Output all of the lines below exactly, and leave out each image.

(Data excerpts)
▽
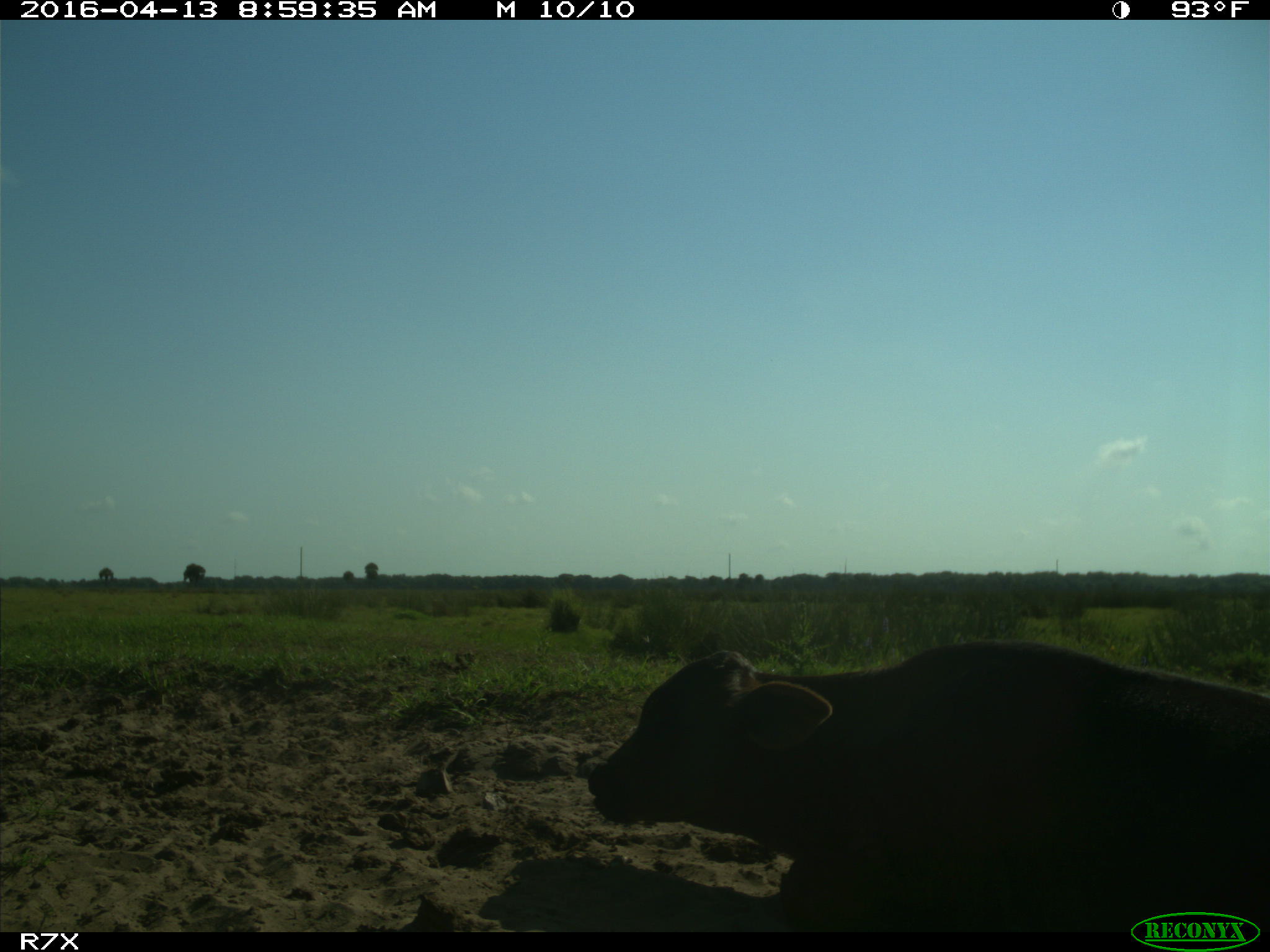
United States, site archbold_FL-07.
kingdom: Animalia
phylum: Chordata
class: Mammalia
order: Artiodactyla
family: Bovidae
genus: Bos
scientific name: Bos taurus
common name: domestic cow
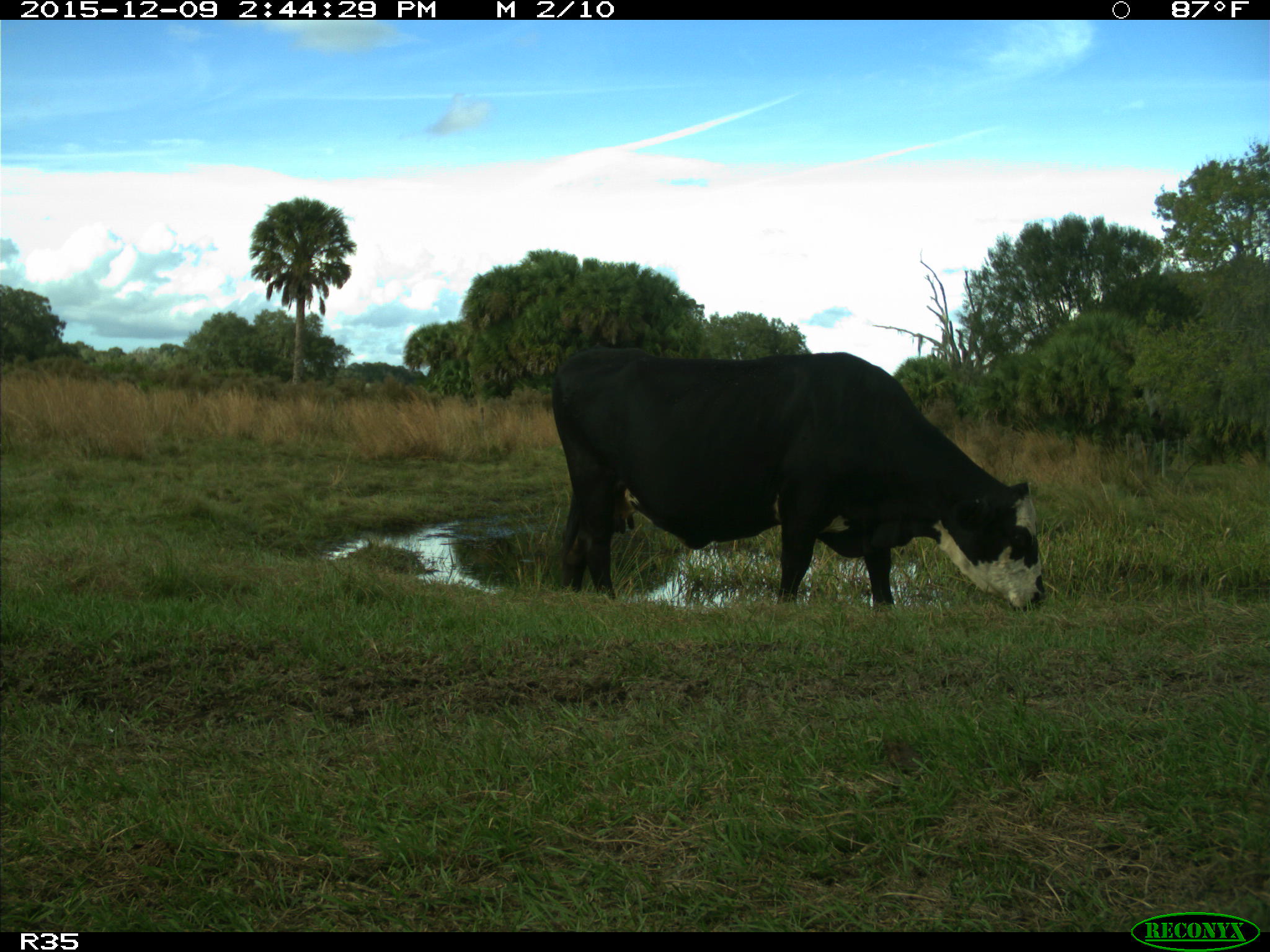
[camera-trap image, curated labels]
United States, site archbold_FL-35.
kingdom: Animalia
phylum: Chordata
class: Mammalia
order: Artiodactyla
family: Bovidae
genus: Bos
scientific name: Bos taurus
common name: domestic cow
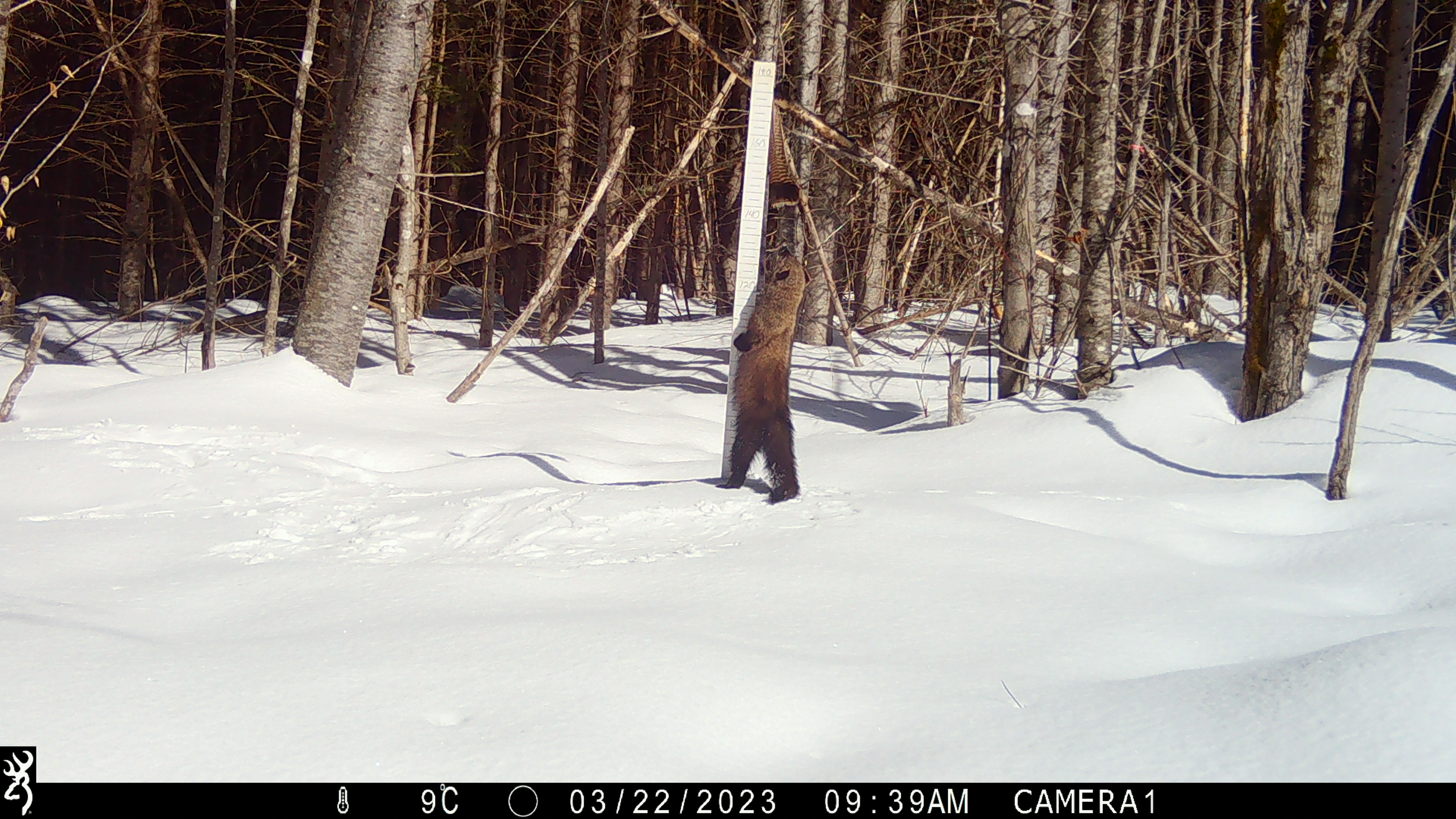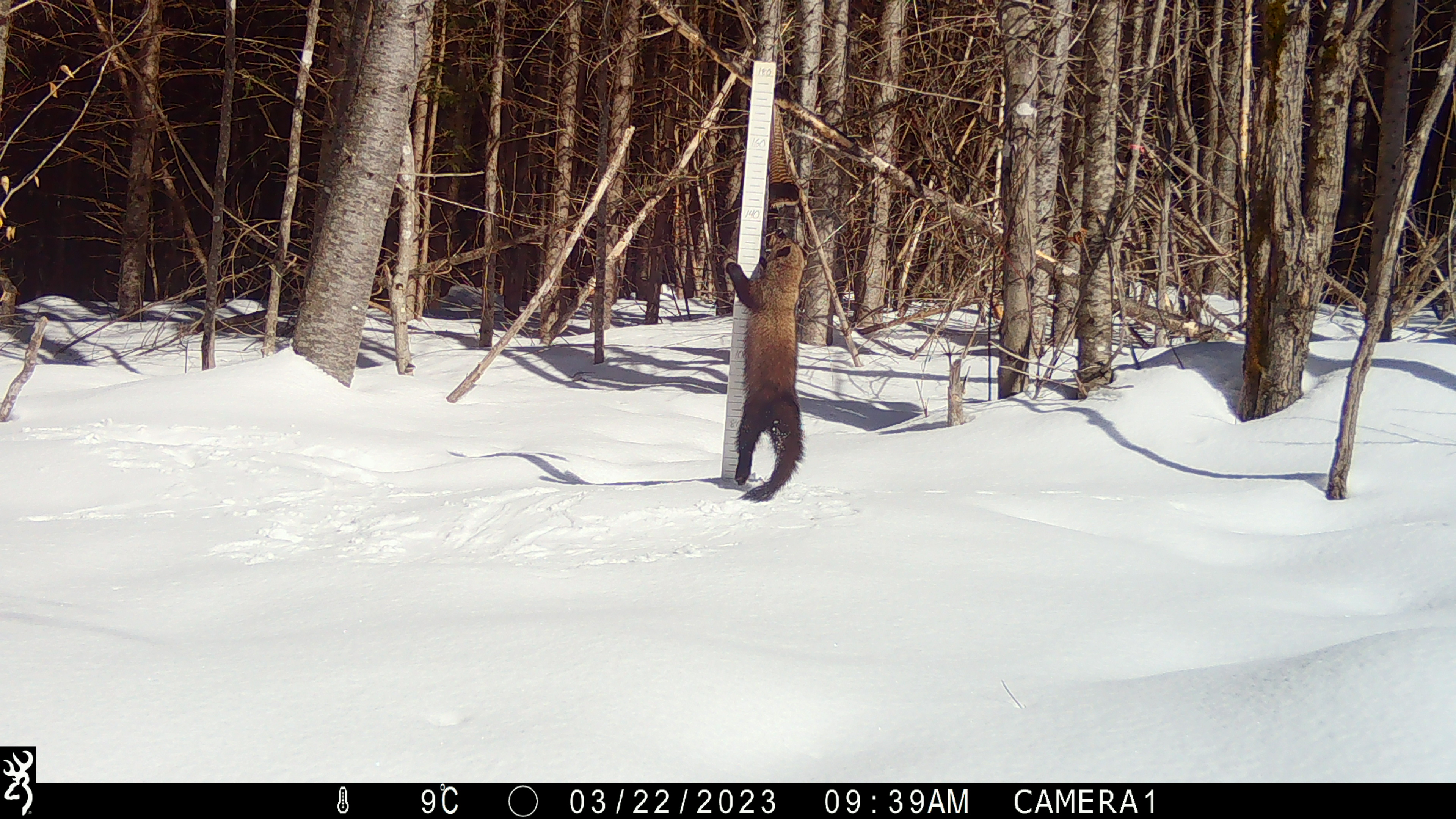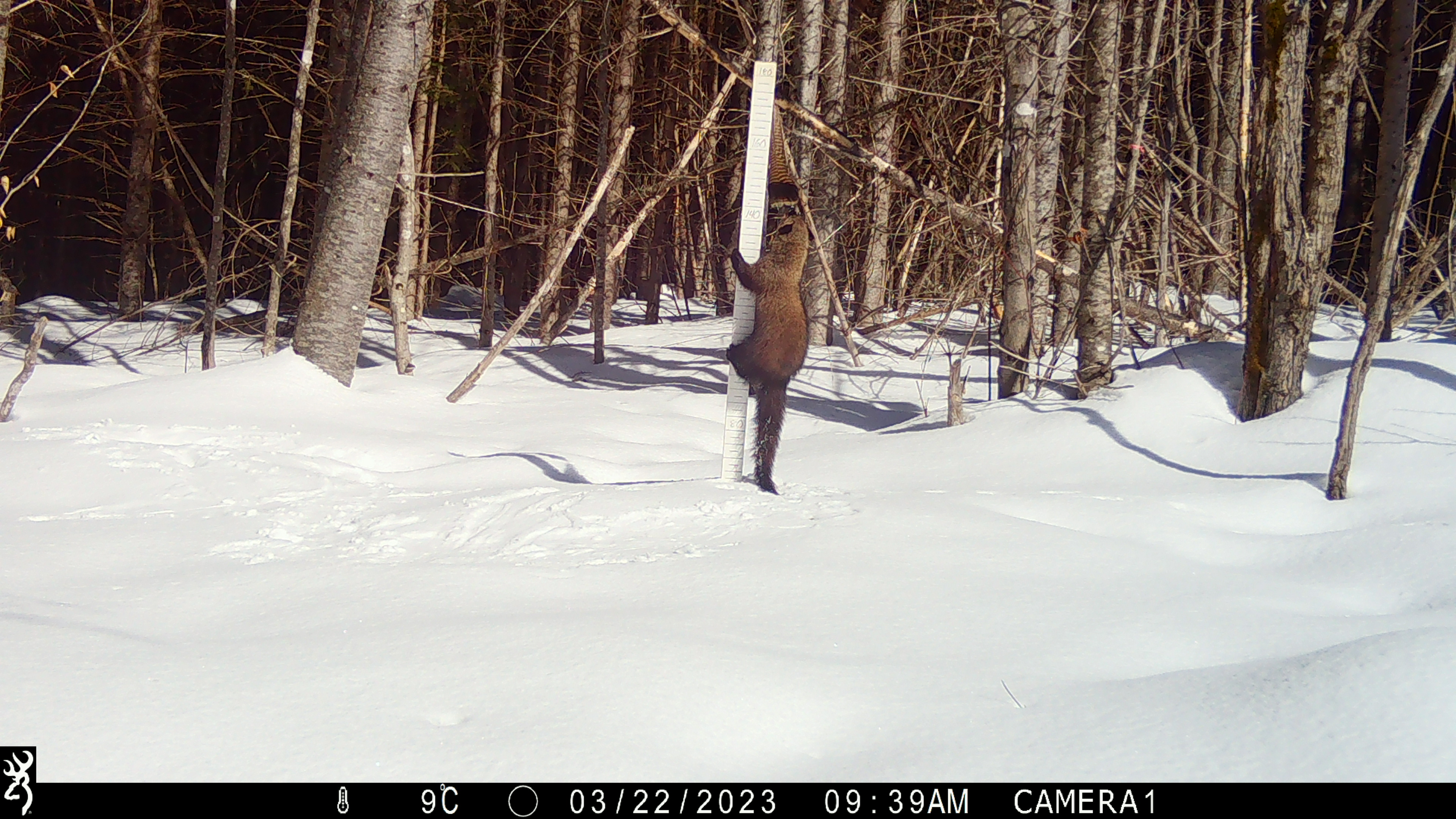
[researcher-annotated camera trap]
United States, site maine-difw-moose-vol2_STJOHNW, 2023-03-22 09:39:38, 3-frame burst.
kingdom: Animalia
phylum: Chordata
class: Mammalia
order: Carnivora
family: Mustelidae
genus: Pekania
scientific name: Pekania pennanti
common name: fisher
△
◆ TASK OUTPUT:
United States, site archbold_FL-07.
kingdom: Animalia
phylum: Chordata
class: Mammalia
order: Artiodactyla
family: Bovidae
genus: Bos
scientific name: Bos taurus
common name: domestic cow
[camera-trap image, curated labels]
United States, site archbold_FL-35.
kingdom: Animalia
phylum: Chordata
class: Mammalia
order: Artiodactyla
family: Bovidae
genus: Bos
scientific name: Bos taurus
common name: domestic cow
[researcher-annotated camera trap]
United States, site maine-difw-moose-vol2_STJOHNW, 2023-03-22 09:39:38, 3-frame burst.
kingdom: Animalia
phylum: Chordata
class: Mammalia
order: Carnivora
family: Mustelidae
genus: Pekania
scientific name: Pekania pennanti
common name: fisher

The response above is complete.